Re: New full Unicode for ES6 idea from Brendan Eich on 2012-02-21 (public-script-coord@w3.org from January to March 2012)

From: Brendan Eich <brendan@mozilla.com>
Date: Tue, 21 Feb 2012 09:55:15 -0800
To: "Phillips, Addison" <addison@lab126.com>
CC: Wes Garland <wes@page.ca>, Allen Wirfs-Brock <allen@wirfs-brock.com>, "public-script-coord@w3.org" <public-script-coord@w3.org>, Anne van Kesteren <annevk@opera.com>, "mranney@voxer.com" <mranney@voxer.com>, es-discuss discussion <es-discuss@mozilla.org>
Message-ID: <4F43DA83.70105@mozilla.com>

Phillips, Addison wrote:
>
> Because it has always been possible, it’s difficult to say how many 
> scripts have transported byte-oriented data by “punning” the data into 
> strings. Actually, I think this is more likely to be truly binary data 
> rather than text in some non-Unicode character encoding, but anything 
> is possible, I suppose.
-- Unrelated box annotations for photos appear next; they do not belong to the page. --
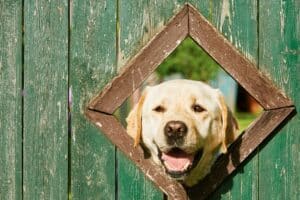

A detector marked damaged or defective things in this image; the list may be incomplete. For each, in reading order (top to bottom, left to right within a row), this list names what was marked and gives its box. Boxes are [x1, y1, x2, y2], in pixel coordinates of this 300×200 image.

rusty metal strip [85, 109, 188, 200]
rusty metal strip [88, 5, 189, 114]
rusty metal frame [85, 3, 296, 200]
rusty metal strip [188, 4, 292, 110]
rusty metal strip [188, 106, 296, 198]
This could include using non-character values 
> like “FFFE”, “FFFF” in addition to the surrogates. A BRS-running 
> implementation would break a script that relied on String being a 
> sequence of 16-bit unsigned integer values with no error checking.
>

Allen's view of the BRS-enabled semantics would have 16-bit "GIGO" 
without exceptions -- you'd be storing 16-bit values, whatever their 
source (including "\uXXXX" literals spelling invalid characters and 
unmatched surrogates) in at-least-21-bit elements of strings, and 
reading them back.

My concern and reason for advocating early or late errors on shenanigans 
was that people today writing surrogate pais literally and then taking 
extra pains in JS or C++ (whatever the host language might be) to 
process them as single code points and characters would be broken by the 
BRS-enabled behavior of separating the parts into distinct code points.

But that's pessimistic. It could happen, but OTOH anyone coding 
surrogate pairs might want them to read back piece-wise when indexing. 
In that case what Allen proposes, storing each formerly 16-bit code 
unit, however expressed, in the wider 21-or-more-bits unit, and reading 
back likewise, would "just work".

Sorry if this is all obvious. Mainly I want to throw in my lot with 
Allen's exception-free literal/constructor approach. The encoding APIs 
should throw on invalid Unicode but literals and strings as immutable 
16-bit storage buffers should work as today.

/be

Received on Tuesday, 21 February 2012 17:55:45 UTC